The Latest: Germany criticizes Israeli settlement plans
Oct. 19, 2017
JERUSALEM (AP) — The Latest on the Israeli-Palestinian conflict (all times local):
Germany is criticizing Israel's plans to build some 3,000 new housing units in West Bank settlements, saying they undermine the possibility of a two-state solution to the long conflict with the Palestinians.
The anti-settlement monitoring group Peace Now says that Israel this week advanced plans for the new units. The German Foreign Ministry called Thursday for Israel to refrain from going ahead with the plans.
The ministry says new "settlements are not the only obstacle to a two-state solution, but each new housing unit consolidates a one-state reality in which the Palestinians are denied the ability to fully exercise their political rights."
Germany is an important Israel ally and also enjoys good relations with the Palestinians.

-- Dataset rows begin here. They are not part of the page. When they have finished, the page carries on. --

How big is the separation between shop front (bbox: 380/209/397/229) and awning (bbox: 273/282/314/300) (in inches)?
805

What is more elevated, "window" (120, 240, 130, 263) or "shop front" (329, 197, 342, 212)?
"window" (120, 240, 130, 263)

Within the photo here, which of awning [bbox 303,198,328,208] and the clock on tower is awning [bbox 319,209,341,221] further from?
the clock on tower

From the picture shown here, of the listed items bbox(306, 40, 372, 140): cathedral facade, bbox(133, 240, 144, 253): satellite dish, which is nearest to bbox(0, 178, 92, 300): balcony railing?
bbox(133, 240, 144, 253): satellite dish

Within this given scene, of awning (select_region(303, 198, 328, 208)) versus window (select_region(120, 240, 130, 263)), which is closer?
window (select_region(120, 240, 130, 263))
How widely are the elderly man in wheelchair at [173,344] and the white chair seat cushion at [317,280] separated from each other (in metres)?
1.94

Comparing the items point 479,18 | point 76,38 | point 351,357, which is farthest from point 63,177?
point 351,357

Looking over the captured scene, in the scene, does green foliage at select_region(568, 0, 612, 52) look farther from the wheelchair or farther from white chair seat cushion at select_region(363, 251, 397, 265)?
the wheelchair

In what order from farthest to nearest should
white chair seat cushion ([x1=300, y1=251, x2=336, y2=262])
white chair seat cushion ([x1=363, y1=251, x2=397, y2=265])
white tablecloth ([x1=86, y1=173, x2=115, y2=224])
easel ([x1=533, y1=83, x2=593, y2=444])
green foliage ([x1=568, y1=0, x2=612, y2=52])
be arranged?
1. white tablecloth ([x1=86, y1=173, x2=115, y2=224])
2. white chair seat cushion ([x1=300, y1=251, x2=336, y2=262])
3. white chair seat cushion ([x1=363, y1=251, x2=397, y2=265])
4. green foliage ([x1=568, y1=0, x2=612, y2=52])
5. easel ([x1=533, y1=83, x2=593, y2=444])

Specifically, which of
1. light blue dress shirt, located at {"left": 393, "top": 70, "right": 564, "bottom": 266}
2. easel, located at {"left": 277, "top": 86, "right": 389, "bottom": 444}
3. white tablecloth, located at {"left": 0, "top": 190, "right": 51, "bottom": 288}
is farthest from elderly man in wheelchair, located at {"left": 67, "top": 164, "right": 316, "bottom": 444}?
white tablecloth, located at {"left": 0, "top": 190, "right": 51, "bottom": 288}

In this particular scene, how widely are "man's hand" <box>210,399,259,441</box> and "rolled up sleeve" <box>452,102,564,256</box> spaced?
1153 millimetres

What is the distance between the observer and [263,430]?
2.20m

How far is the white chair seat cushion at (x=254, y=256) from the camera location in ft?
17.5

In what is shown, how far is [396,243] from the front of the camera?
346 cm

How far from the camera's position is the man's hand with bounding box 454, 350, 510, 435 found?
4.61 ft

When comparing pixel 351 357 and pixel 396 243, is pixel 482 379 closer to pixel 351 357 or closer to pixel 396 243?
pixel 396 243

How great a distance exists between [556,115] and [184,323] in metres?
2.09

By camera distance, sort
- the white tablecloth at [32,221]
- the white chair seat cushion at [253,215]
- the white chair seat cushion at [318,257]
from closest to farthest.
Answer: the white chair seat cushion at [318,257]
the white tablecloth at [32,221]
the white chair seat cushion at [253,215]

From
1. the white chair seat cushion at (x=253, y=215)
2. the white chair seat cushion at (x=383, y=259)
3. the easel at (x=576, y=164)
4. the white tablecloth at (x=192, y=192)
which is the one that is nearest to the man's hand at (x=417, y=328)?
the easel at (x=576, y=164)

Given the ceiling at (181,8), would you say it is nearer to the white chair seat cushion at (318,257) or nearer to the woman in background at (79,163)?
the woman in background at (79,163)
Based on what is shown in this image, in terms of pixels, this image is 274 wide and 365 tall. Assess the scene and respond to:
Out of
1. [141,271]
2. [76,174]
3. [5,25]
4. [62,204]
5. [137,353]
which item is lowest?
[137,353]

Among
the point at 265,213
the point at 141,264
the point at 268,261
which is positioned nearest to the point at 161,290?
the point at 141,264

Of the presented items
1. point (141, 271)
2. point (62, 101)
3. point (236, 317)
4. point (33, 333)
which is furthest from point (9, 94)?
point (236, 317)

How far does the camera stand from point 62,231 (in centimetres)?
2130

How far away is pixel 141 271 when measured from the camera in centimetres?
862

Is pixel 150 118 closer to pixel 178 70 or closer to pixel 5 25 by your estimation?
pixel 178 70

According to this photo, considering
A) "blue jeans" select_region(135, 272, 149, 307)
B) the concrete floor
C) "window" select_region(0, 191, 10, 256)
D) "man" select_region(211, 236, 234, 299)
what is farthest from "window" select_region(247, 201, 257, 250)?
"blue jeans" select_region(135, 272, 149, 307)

It has long supported the two-state solution and spoken out against new settlements.
An Israeli anti-settlement monitoring group says Israel has advanced plans this week to build nearly 3,000 new homes in the West Bank — eclipsing the number of homes that were approved during all of last year.
Peace Now says in a report that the homes are at various stages of approval and that some are in isolated settlements deep inside the West Bank.
In all, it says 6,742 settlement homes have been advanced this year, compared with 2,629 last year and 1,982 the year before.
The Palestinians and most of the international community consider settlements illegal obstacles to peace. Israel and the Obama administration frequently feuded over settlement construction.
President Donald Trump has taken a different position, urging some restraint but not a complete halt to construction.
President Donald Trump's special Mideast envoy says if Hamas wants to play a role in any Palestinian government it must renounce violence and commit to peaceful negotiations with Israel.
Jason Greenblatt's statement Thursday was the first American comment on the advancing reconciliation efforts between the rival Palestinian Fatah and Hamas factions, and echoed Israeli demands.
Greenblatt says Hamas must meet the international demands to recognize Israel and accept previous agreements with it. He says "it must accept these basic requirements" to take part in government. Hamas has always refused similar demands in the past.
Under Egyptian auspices, the Palestinian factions last week announced a preliminary agreement and have formed committees to sort out unresolved issues, most notably who will control Hamas' massive weapons arsenal. Talks continue with Fatah.